Cuccinelli, a Republican, has no experience with enforcement of immigration law, but he does support Trump's stances on it. Like Trump, he has proposed ending birthright citizenship -- the policy that any child born in the U.S. is a citizen, regardless of whether the child's parents are. Also like Trump, he has expressed doubt that Barack Obama was born in the USA -- if Obama was not, he would have been ineligible to be president -- but eventually had to back away from that position.
Cuccinelli's anti-LGBTQ record is extensive. As attorney general of Virginia, a post he held from 2010 to 2014, he defended the state's antisodomy law, even though all such laws had been invalidated by the U.S. Supreme Court's 2003 Lawrence v. Texas ruling. Cuccinelli argued that the Virginia law, which remained on the books even after Lawrence, was necessary to prosecute adults who engaged in or sought oral or anal sex with minors, even though other laws could be used to prosecute them. (Earlier, as a state legislator, he opposed a revision to the law that would have decriminalized so-called sodomy between consenting adults.) The attorney general took his appeal all the way to the high court in 2013, but the court declined to hear it.

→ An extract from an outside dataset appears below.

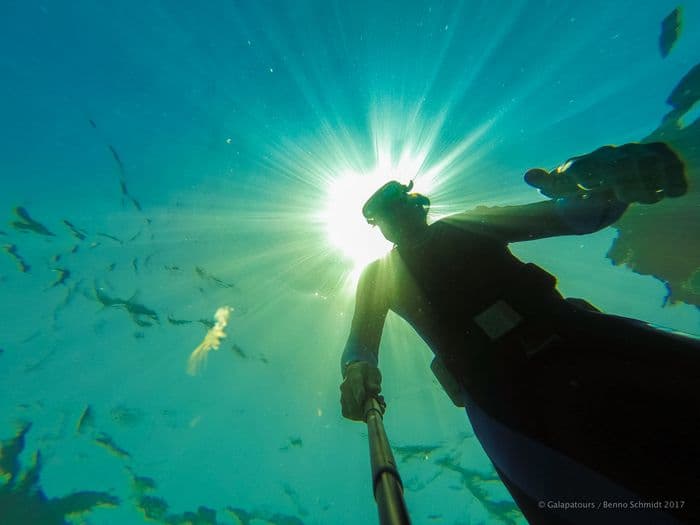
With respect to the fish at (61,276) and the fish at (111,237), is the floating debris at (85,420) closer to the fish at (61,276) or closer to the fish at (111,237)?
the fish at (61,276)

Also in 2013, he ran for governor of Virginia. During a televised debate with Democratic candidate Terry McAuliffe (who ended up winning the election), moderator Judy Woodruff asked Cuccinelli if he still believes that "same-sex acts are against nature and harmful to society," as he said when he was a state senator running for attorney general in 2009. His answer was "My personal beliefs about the personal challenge of homosexuality haven't changed." The Republican candidate for lieutenant governor in 2013 was E.W. Jackson, a minister who said gay people have "perverted" minds and are "very sick people psychologically, mentally, and emotionally." Ralph Northam defeated him. The ticket of Cuccinelli and Jackson earned a Phobie Award from The Advocate that year.

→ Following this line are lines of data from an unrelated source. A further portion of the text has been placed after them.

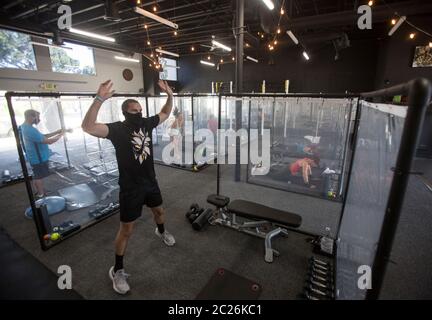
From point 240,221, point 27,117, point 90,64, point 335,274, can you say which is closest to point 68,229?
point 27,117

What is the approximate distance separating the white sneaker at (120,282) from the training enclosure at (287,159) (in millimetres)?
1183

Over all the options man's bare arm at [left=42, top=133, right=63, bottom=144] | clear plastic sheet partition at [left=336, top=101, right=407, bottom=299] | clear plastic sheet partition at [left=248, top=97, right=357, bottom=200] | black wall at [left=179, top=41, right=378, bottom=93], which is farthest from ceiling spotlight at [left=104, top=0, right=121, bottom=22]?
black wall at [left=179, top=41, right=378, bottom=93]

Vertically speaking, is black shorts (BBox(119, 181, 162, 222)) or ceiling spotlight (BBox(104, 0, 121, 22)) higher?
ceiling spotlight (BBox(104, 0, 121, 22))

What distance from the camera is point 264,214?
2514 millimetres

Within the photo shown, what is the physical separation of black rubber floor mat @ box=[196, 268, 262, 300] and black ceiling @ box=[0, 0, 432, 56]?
5.00m

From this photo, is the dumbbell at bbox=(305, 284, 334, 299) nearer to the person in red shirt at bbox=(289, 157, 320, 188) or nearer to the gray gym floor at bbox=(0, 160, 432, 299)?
the gray gym floor at bbox=(0, 160, 432, 299)

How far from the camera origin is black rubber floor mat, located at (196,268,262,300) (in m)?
1.93

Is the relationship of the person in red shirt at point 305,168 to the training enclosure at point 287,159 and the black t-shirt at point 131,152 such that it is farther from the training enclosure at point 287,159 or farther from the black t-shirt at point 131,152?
the black t-shirt at point 131,152

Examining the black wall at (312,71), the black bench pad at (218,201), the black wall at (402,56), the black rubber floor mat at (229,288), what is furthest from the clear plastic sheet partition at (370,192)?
the black wall at (312,71)

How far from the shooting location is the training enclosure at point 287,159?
1.02m

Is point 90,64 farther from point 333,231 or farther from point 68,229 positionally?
point 333,231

Among Cuccinelli's other homophobic statements: "When you look at the homosexual agenda, I cannot support something that I believe brings nothing but self-destruction, not only physically but of their soul." And: "You can't have safe homosexual sex. There is no such thing." He has also said "homosexual acts" are "intrinsically wrong" and against "natural law."
On his last day as attorney general in January 2014, Cuccinelli issued a nonbinding legal opinion that the new governor could not order Virginia officials to accept joint state tax returns from same-sex couples legally married in other states. He argued that Virginia's ban on same-sex marriage took priority over federal law, which by then recognized same-sex marriages thanks to the Supreme Court's ruling striking down the main part of the Defense of Marriage Act in 2013. But later in 2014 Virginia's ban was also struck down in court, so marriage and all its benefits became available to all couples in the state.
His far-right, anti-LGBTQ activism has continued since he left office. He is currently president of the Senate Conservatives Fund, which donates to candidates who support "limited government, a strong national defense, and traditional family values," according to its website. It has backed U.S. senators including Ted Cruz, Mike Lee, Tom Cotton, and Marsha Blackburn. It's now on a crusade against the Equality Act, claiming the LGBTQ civil rights bill "would undermine women's rights, parental rights, religious rights, and actually hurt kids suffering from gender confusion."
Cuccinelli's anti-LGBTQ stances could inform immigration policy, given that many migrants and asylum-seekers are fleeing homophobic or transphobic persecution, and that at least one trans immigrant has died in the custody of immigration authorities. Even with a Republican-majority Senate, though, his confirmation isn't a foregone conclusion. McConnell, for instance, is no fan of his. When it was rumored that Cuccinelli might be nominated for a higher position, secretary of Homeland Security, McConnell said, "I have expressed my, shall I say, lack of enthusiasm for one of them ... Ken Cuccinelli," according to the Post. And sources told The New York Times that he has little chance of confirmation.